What is required: Within the listing below, please copy exactly the lines between the line holding "order: Perissodactyla" and the line holding "label granularity: sequence-level", inclusive.

Records:
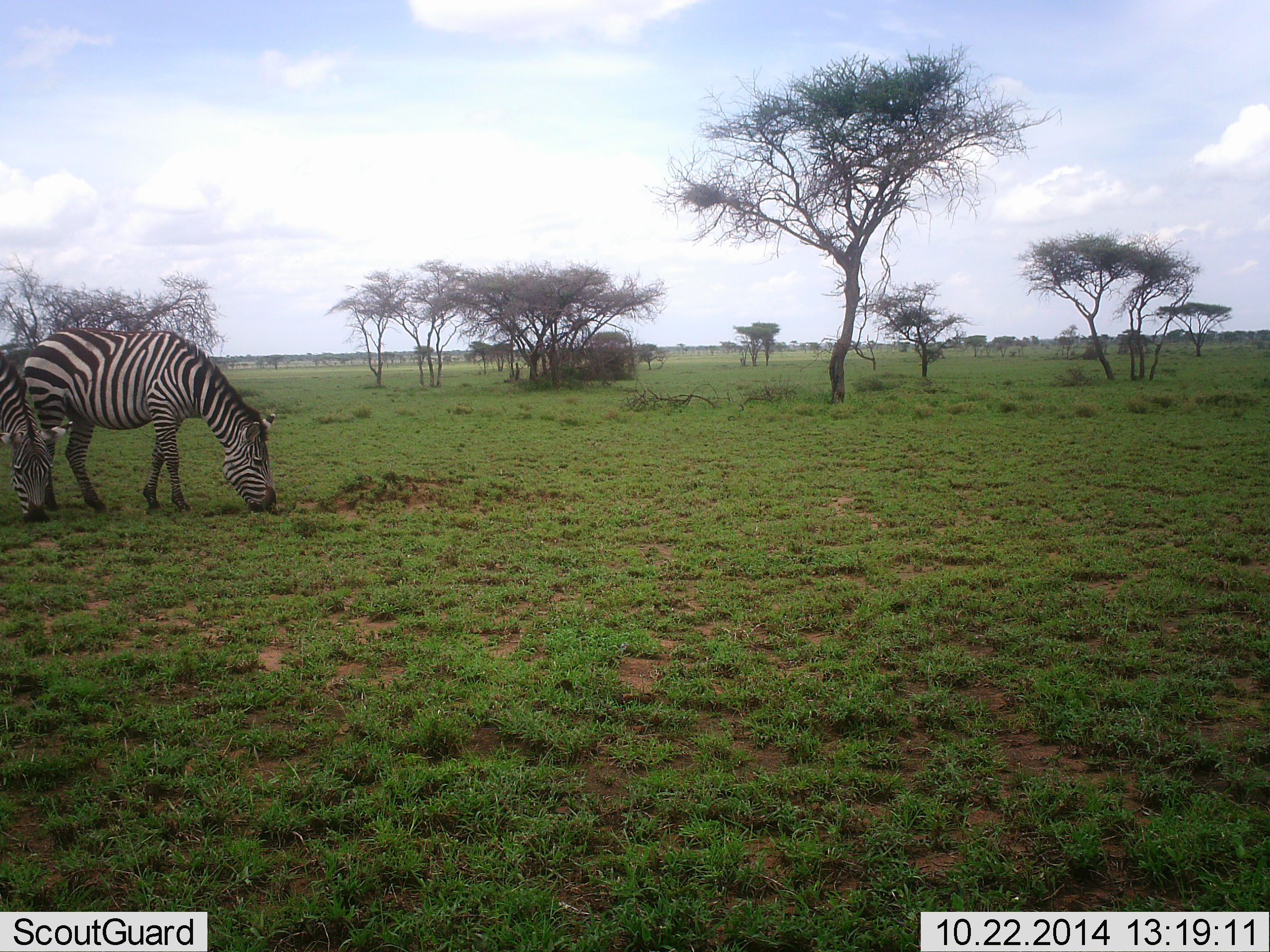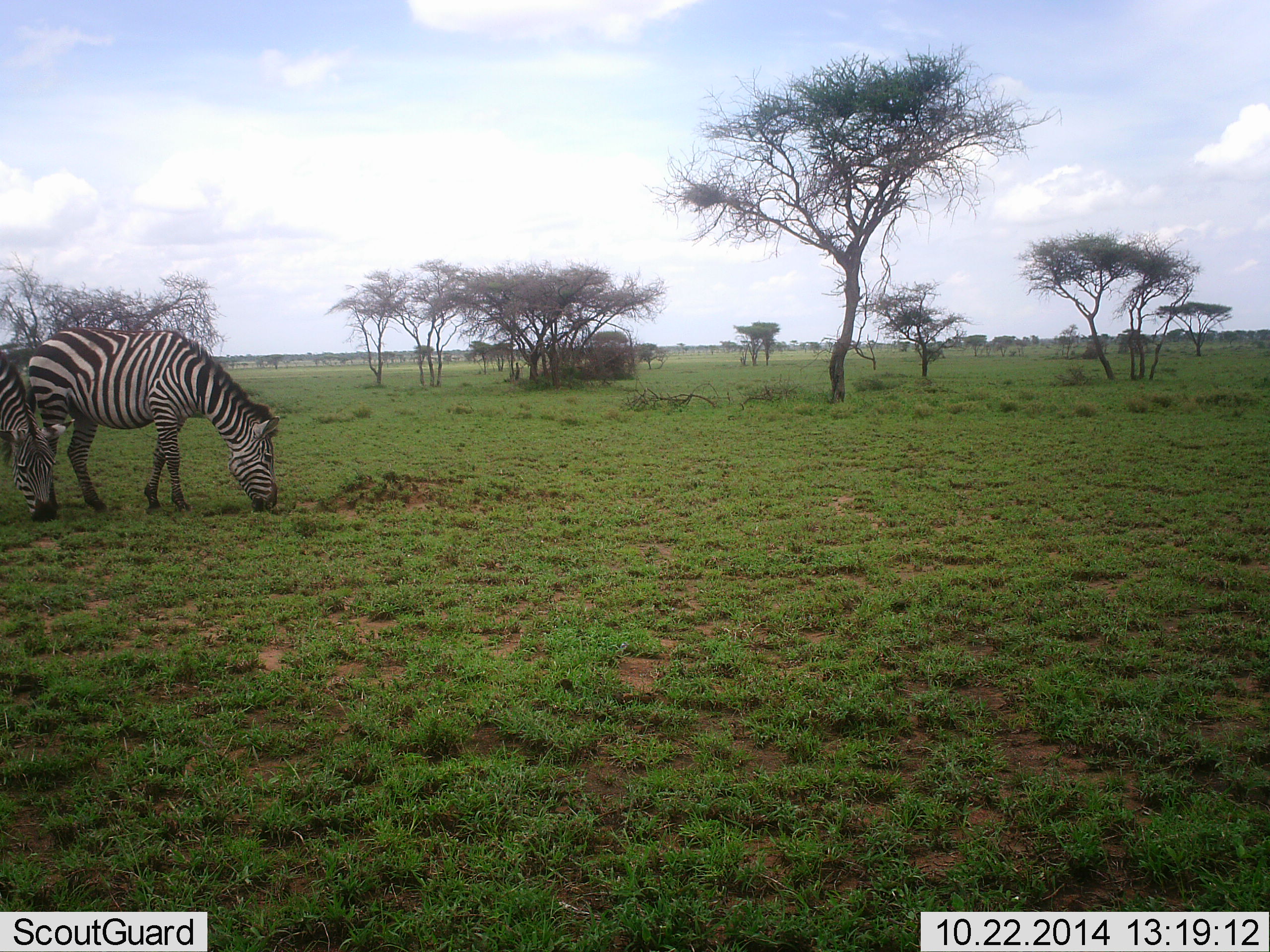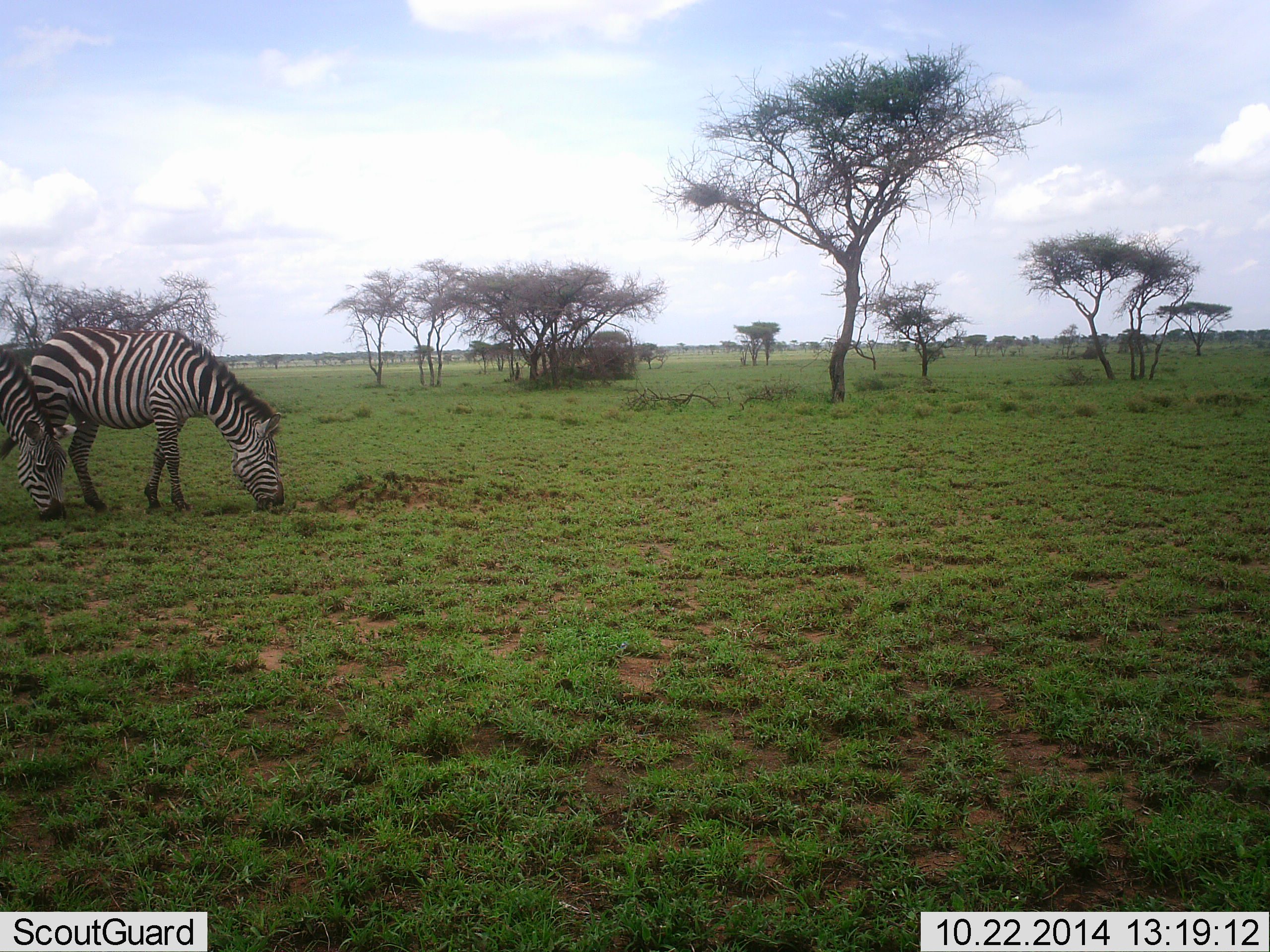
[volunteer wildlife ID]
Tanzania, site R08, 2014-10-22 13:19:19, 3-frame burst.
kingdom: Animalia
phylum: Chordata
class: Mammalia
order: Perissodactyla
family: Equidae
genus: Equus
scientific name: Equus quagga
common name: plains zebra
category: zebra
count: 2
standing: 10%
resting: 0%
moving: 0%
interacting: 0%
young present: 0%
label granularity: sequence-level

...

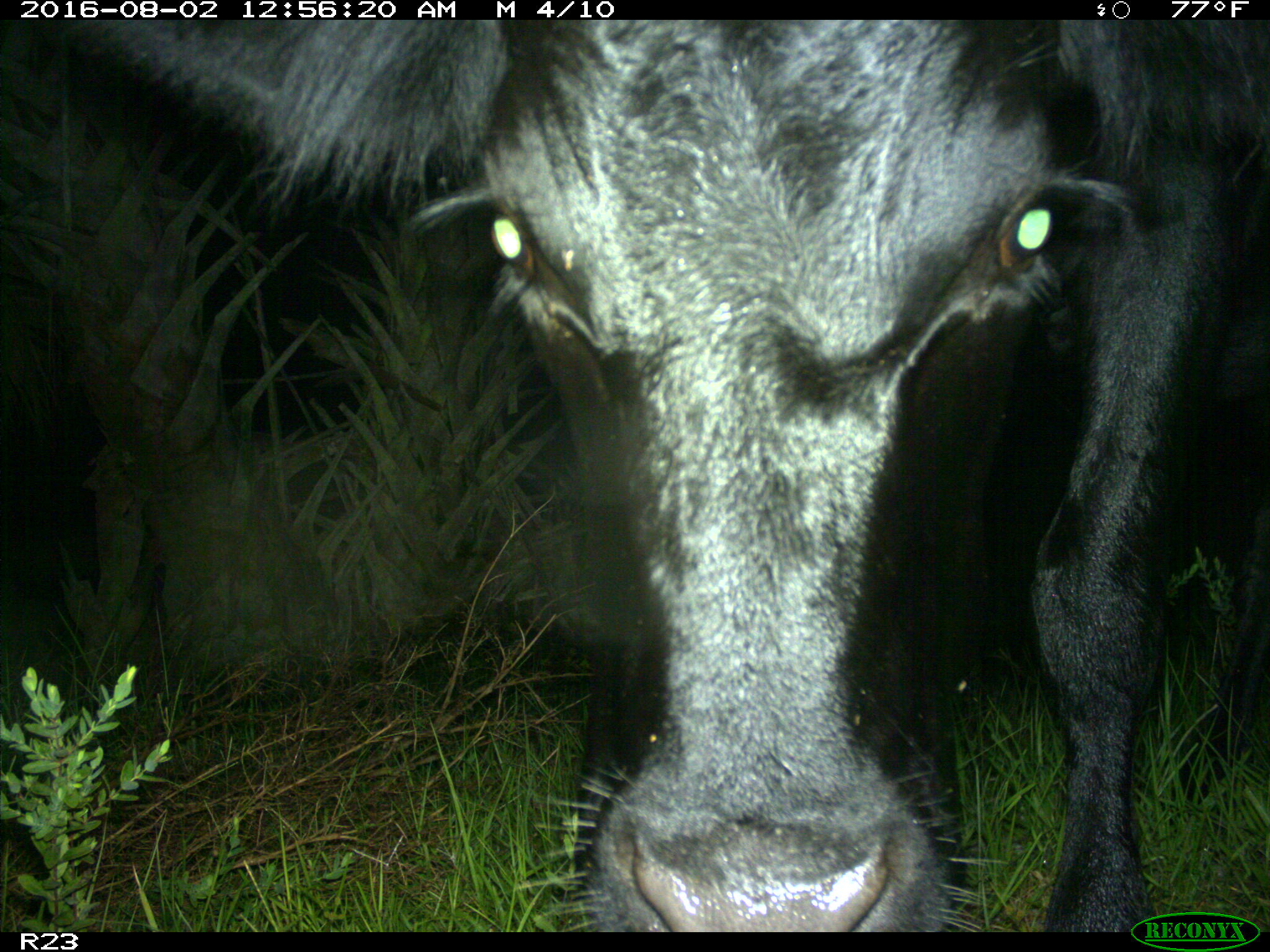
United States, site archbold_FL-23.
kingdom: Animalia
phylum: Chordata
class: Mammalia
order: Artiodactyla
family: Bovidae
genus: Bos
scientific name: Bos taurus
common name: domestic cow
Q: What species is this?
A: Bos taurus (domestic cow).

Solution for this exercise:
order: Perissodactyla
family: Equidae
genus: Equus
scientific name: Equus quagga
common name: plains zebra
category: zebra
count: 2
standing: 10%
resting: 0%
moving: 0%
interacting: 0%
young present: 0%
label granularity: sequence-level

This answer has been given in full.